My analysis of the ML and BHR scores and their correlation to returns somewhat aligns with the Garcia, Hu, and Rohrer paper. Similar to my results their LM positive correlation is negative and fairly high in magnitude, and their ML(BHR) positive is positive and fairly high in magnitude. Their LM negative correlation is negative whereas mine is positive, but both are fairly low in magnitude, so they are close to aligning. The major discrepency between my correlations and those of the Garcia, Hu, and Rohrer paper comes when looking at the ML(BHR) negative correlation. Mine is positive and fairly high in magnitude, whereas theirs is negative.
They may have included more firms to get a bigger overall sample size, or to also analyze other types of companies outside of the S&P500. Of course, a bigger sample size is usually better, but I think the more important reason is that they wanted to include companies outside of the S&P500. The S&P500 just includes large-cap American companies, so I think including some small-cap companies too could give us a better overall picture of the correlation between sentiment and stock returns.

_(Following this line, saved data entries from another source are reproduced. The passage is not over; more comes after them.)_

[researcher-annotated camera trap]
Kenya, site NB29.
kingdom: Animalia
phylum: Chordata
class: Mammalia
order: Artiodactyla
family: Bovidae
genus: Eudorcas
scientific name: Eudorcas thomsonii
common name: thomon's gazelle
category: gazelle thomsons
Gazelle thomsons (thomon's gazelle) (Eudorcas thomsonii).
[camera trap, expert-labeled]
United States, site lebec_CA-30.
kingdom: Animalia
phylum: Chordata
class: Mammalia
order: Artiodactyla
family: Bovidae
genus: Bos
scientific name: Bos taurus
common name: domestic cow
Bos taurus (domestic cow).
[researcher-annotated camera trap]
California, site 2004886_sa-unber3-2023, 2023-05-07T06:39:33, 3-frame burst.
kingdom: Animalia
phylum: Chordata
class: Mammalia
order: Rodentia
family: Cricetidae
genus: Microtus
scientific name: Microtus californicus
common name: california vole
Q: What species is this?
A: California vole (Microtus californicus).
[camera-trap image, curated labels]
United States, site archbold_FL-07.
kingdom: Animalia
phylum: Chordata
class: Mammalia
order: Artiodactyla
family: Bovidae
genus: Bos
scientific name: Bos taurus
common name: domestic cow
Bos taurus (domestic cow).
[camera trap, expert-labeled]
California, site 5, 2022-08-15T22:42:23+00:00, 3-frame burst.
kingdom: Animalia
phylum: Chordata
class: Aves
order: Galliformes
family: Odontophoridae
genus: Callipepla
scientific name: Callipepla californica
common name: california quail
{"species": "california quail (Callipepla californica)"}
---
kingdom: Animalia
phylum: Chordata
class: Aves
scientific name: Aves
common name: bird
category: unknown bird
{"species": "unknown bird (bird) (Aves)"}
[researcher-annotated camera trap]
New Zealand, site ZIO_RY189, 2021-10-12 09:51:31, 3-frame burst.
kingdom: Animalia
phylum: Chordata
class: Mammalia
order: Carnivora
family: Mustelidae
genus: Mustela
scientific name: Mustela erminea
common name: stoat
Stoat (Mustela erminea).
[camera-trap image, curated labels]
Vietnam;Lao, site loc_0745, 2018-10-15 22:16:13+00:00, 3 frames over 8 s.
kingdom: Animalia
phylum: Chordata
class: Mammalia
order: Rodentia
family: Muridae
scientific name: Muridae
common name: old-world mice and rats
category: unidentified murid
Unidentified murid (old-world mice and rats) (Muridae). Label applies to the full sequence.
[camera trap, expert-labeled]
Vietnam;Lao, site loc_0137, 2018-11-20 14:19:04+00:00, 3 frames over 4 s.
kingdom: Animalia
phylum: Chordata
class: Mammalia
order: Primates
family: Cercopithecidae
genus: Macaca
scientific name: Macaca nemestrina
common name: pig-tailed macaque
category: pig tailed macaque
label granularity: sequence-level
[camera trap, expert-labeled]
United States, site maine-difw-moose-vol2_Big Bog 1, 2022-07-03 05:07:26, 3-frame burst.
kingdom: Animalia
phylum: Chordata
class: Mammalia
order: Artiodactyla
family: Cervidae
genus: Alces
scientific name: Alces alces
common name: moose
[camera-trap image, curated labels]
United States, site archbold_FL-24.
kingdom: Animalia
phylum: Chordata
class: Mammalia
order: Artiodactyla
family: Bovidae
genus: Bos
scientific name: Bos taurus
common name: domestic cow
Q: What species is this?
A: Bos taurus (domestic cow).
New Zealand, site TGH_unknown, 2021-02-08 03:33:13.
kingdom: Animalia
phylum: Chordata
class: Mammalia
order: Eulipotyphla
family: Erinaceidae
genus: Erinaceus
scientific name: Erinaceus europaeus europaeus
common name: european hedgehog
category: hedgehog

Some of the correlations between my topic sentiments and returns are significant enough to be investigated further, while other aren’t. The two that stand out to me as significant are the Supply Chain Positive Sentiment and the Debt Positive Sentiment. Both have a relatively high magnitude positive correlation with returns. The Supply Chain Positive Sentiment correlation is 0.093049, which is almost as high in magnitude as the BHR positive correlation which is 0.094151. The Debt Positive Sentiment correlation is 0.077366, which is slightly lower in magnitude, but still close to the correlation of the BHR positive sentiment. If thesee are accurate, it would mean that companies who talk about supply chain and debt related topics positively in their 10k’s generally have high stock returns after they file their 10k. This could indicate that those topics are leading factors that are in need of improvement for companies that want to increase their stock returns. Additionally, this could mean that companies who are confident in their abilities to deal with supply chain issues and handle their debt could be good to invest in.
For the BHR positive correlation, the sign and magnitude are both different for the initial returns and the later returns, going from a high magnitude positive correlation to a low negative correlation. This could mean that firms who have a lot of positive sentiment words in their 10k often see good stock returns initially after the filing, but then those returns fall in the coming days. This could be because firms talk positively in their 10k’s even if their firm isn’t doing great. Therefore, investors may buy initially after the filing, as it seems like they are doing well, but then see that the company isn’t doing as well as they say, resulting in stock returns falling.
For the BHR negative correlation, the sign is the same (positive), but the magnitude decreases. This could show that the negative sentiment correlates with poor firm performance, as the stock returns have less of a strong correlation further after the filing date. This could show that the stock returns are slowly dropping after the filing date, indicating poor firm performance.